== HOW TO COMPLETE THIS TASK ==
Beginning with the first entry, set down each one exactly as shown.

(SUPPLIED INFORMATION Opens)

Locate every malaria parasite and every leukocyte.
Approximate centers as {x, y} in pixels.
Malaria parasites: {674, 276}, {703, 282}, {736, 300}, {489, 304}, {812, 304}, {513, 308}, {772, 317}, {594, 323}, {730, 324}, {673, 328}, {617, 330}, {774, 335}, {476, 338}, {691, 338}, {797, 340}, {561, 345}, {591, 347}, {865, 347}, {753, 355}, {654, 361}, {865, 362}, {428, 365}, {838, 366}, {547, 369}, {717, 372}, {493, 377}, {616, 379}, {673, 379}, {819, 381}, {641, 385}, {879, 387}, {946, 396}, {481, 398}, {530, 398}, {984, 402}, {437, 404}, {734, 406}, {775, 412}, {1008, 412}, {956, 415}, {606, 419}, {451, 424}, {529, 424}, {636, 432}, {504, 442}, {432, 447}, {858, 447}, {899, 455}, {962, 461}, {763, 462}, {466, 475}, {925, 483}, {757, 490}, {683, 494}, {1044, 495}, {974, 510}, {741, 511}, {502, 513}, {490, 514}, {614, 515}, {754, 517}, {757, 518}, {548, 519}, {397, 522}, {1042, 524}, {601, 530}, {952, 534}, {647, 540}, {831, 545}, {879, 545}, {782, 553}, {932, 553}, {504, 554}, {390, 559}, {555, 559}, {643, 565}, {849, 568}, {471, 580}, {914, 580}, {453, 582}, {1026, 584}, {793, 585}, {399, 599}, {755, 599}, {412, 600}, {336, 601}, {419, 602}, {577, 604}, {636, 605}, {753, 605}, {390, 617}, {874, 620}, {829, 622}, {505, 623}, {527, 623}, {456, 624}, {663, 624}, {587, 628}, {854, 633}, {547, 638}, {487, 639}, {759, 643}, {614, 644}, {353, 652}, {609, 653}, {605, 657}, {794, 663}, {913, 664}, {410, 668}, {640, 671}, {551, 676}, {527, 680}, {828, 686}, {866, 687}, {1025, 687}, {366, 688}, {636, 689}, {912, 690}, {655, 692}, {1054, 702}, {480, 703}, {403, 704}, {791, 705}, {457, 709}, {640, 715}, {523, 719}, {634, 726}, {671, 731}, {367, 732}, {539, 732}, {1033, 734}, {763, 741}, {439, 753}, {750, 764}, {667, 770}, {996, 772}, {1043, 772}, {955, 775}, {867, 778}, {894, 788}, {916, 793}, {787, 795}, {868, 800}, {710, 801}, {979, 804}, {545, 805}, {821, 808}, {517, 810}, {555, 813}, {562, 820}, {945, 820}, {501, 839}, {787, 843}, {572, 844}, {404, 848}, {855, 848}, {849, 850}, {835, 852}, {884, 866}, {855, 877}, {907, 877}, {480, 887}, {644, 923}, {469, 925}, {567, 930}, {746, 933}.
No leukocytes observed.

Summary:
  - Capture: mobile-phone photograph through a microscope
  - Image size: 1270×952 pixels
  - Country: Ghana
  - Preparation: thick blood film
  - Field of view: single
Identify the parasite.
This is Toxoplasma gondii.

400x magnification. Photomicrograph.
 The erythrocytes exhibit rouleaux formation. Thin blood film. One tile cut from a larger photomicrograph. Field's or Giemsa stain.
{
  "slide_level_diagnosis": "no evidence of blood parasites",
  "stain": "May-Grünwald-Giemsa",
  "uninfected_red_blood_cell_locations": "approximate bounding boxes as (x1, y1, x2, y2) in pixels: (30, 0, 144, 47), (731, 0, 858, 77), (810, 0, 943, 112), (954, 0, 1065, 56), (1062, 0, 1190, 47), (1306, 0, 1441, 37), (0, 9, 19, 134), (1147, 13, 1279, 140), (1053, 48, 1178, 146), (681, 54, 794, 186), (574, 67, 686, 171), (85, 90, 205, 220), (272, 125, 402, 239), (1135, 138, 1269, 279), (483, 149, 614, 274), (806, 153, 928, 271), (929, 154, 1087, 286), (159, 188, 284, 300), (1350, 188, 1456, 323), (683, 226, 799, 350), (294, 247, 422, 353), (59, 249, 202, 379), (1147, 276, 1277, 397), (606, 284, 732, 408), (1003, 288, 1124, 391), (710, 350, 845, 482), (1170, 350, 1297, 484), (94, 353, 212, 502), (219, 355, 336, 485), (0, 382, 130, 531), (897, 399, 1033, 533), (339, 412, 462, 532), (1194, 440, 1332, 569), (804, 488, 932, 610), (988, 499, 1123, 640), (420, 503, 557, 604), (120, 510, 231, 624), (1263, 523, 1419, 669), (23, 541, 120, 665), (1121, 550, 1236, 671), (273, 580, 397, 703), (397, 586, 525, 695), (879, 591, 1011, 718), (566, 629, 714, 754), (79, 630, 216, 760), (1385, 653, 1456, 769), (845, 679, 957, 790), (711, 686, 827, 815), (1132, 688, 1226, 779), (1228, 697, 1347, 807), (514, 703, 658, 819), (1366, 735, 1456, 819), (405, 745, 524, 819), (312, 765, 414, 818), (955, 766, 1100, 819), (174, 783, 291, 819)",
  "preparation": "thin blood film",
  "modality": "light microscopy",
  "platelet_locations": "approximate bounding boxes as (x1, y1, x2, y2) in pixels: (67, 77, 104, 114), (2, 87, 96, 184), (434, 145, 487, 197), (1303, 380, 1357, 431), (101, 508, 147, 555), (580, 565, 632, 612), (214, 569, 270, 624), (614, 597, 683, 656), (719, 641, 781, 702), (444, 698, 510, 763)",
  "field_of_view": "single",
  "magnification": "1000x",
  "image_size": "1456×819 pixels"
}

(SUPPLIED INFORMATION Closes)

== TASK ANSWER ==
Locate every malaria parasite and every leukocyte.
Approximate centers as {x, y} in pixels.
Malaria parasites: {674, 276}, {703, 282}, {736, 300}, {489, 304}, {812, 304}, {513, 308}, {772, 317}, {594, 323}, {730, 324}, {673, 328}, {617, 330}, {774, 335}, {476, 338}, {691, 338}, {797, 340}, {561, 345}, {591, 347}, {865, 347}, {753, 355}, {654, 361}, {865, 362}, {428, 365}, {838, 366}, {547, 369}, {717, 372}, {493, 377}, {616, 379}, {673, 379}, {819, 381}, {641, 385}, {879, 387}, {946, 396}, {481, 398}, {530, 398}, {984, 402}, {437, 404}, {734, 406}, {775, 412}, {1008, 412}, {956, 415}, {606, 419}, {451, 424}, {529, 424}, {636, 432}, {504, 442}, {432, 447}, {858, 447}, {899, 455}, {962, 461}, {763, 462}, {466, 475}, {925, 483}, {757, 490}, {683, 494}, {1044, 495}, {974, 510}, {741, 511}, {502, 513}, {490, 514}, {614, 515}, {754, 517}, {757, 518}, {548, 519}, {397, 522}, {1042, 524}, {601, 530}, {952, 534}, {647, 540}, {831, 545}, {879, 545}, {782, 553}, {932, 553}, {504, 554}, {390, 559}, {555, 559}, {643, 565}, {849, 568}, {471, 580}, {914, 580}, {453, 582}, {1026, 584}, {793, 585}, {399, 599}, {755, 599}, {412, 600}, {336, 601}, {419, 602}, {577, 604}, {636, 605}, {753, 605}, {390, 617}, {874, 620}, {829, 622}, {505, 623}, {527, 623}, {456, 624}, {663, 624}, {587, 628}, {854, 633}, {547, 638}, {487, 639}, {759, 643}, {614, 644}, {353, 652}, {609, 653}, {605, 657}, {794, 663}, {913, 664}, {410, 668}, {640, 671}, {551, 676}, {527, 680}, {828, 686}, {866, 687}, {1025, 687}, {366, 688}, {636, 689}, {912, 690}, {655, 692}, {1054, 702}, {480, 703}, {403, 704}, {791, 705}, {457, 709}, {640, 715}, {523, 719}, {634, 726}, {671, 731}, {367, 732}, {539, 732}, {1033, 734}, {763, 741}, {439, 753}, {750, 764}, {667, 770}, {996, 772}, {1043, 772}, {955, 775}, {867, 778}, {894, 788}, {916, 793}, {787, 795}, {868, 800}, {710, 801}, {979, 804}, {545, 805}, {821, 808}, {517, 810}, {555, 813}, {562, 820}, {945, 820}, {501, 839}, {787, 843}, {572, 844}, {404, 848}, {855, 848}, {849, 850}, {835, 852}, {884, 866}, {855, 877}, {907, 877}, {480, 887}, {644, 923}, {469, 925}, {567, 930}, {746, 933}.
No leukocytes observed.

Summary:
  - Capture: mobile-phone photograph through a microscope
  - Image size: 1270×952 pixels
  - Country: Ghana
  - Preparation: thick blood film
  - Field of view: single
Identify the parasite.
This is Toxoplasma gondii.

400x magnification. Photomicrograph.
 The erythrocytes exhibit rouleaux formation. Thin blood film. One tile cut from a larger photomicrograph. Field's or Giemsa stain.
{
  "slide_level_diagnosis": "no evidence of blood parasites",
  "stain": "May-Grünwald-Giemsa",
  "uninfected_red_blood_cell_locations": "approximate bounding boxes as (x1, y1, x2, y2) in pixels: (30, 0, 144, 47), (731, 0, 858, 77), (810, 0, 943, 112), (954, 0, 1065, 56), (1062, 0, 1190, 47), (1306, 0, 1441, 37), (0, 9, 19, 134), (1147, 13, 1279, 140), (1053, 48, 1178, 146), (681, 54, 794, 186), (574, 67, 686, 171), (85, 90, 205, 220), (272, 125, 402, 239), (1135, 138, 1269, 279), (483, 149, 614, 274), (806, 153, 928, 271), (929, 154, 1087, 286), (159, 188, 284, 300), (1350, 188, 1456, 323), (683, 226, 799, 350), (294, 247, 422, 353), (59, 249, 202, 379), (1147, 276, 1277, 397), (606, 284, 732, 408), (1003, 288, 1124, 391), (710, 350, 845, 482), (1170, 350, 1297, 484), (94, 353, 212, 502), (219, 355, 336, 485), (0, 382, 130, 531), (897, 399, 1033, 533), (339, 412, 462, 532), (1194, 440, 1332, 569), (804, 488, 932, 610), (988, 499, 1123, 640), (420, 503, 557, 604), (120, 510, 231, 624), (1263, 523, 1419, 669), (23, 541, 120, 665), (1121, 550, 1236, 671), (273, 580, 397, 703), (397, 586, 525, 695), (879, 591, 1011, 718), (566, 629, 714, 754), (79, 630, 216, 760), (1385, 653, 1456, 769), (845, 679, 957, 790), (711, 686, 827, 815), (1132, 688, 1226, 779), (1228, 697, 1347, 807), (514, 703, 658, 819), (1366, 735, 1456, 819), (405, 745, 524, 819), (312, 765, 414, 818), (955, 766, 1100, 819), (174, 783, 291, 819)",
  "preparation": "thin blood film",
  "modality": "light microscopy",
  "platelet_locations": "approximate bounding boxes as (x1, y1, x2, y2) in pixels: (67, 77, 104, 114), (2, 87, 96, 184), (434, 145, 487, 197), (1303, 380, 1357, 431), (101, 508, 147, 555), (580, 565, 632, 612), (214, 569, 270, 624), (614, 597, 683, 656), (719, 641, 781, 702), (444, 698, 510, 763)",
  "field_of_view": "single",
  "magnification": "1000x",
  "image_size": "1456×819 pixels"
}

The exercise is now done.